The new vND cases were confirmed as the California Department of Food and Agriculture (CDFA) is ordering that all birds be euthanized in Compton (Los Angeles County), Muscoy (San Bernardino County) and Mira Loma/Jurupa Valley (Riverside County). That order was announced in late November by California State Veterinarian Annette Jones, who said euthanizing the birds was necessary to help prevent the further spread of vND.
“Unfortunately, even if birds and flocks have previously tested negative but now happen to fall within a designated mandatory euthanasia area, the birds must be euthanized,” Jones stated in a message on the California Department of Food and Agriculture (CDFA) website.
“While this action is difficult for all involved, it must be done to eradicate vND. Otherwise, the disease will continue to spread and kill additional flocks.”
The first case of vND in California in 2018 was confirmed on May 18. Since that time, the disease has spread.
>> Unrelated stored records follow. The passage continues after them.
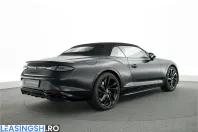 Bentley Continental GTC din 2024 cu 15.900 km - oferta BEN232300 - foto 13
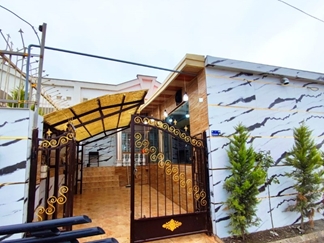 اجاره ویلا در سرخرود استخردار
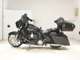 Фото Harley FLHXSE 1800CVO 2015 с японского аукциона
According to APHIS, there have now been 190 cases of vND in California. Of those, 104 have been in San Bernardino County, 46 have been in Riverside County, 39 have been in Riverside County and one has been in Ventura County.
To date, nearly all of the confirmed cases have been in backyard exhibition birds. However, vND has also been confirmed in a live poultry market in Los Angeles County and a flock of hobby turkeys, also in Los Angeles County.
Samples from the flocks were tested at the California Animal Health & Food Safety Laboratory System. The APHIS National Veterinary Services Laboratories in Ames, Iowa, confirms all findings. APHIS is working closely with the CDFA to respond to these findings and to conduct an epidemiological investigation. Federal and State partners are also conducting additional surveillance and testing in the area.
There have not been any cases of vND, formerly known as exotic Newcastle disease, in commercial poultry flocks since 2003.
APHIS stated that if there is a vND finding in a new state or in a different segment of industry, it will issue an announcement of the case immediately.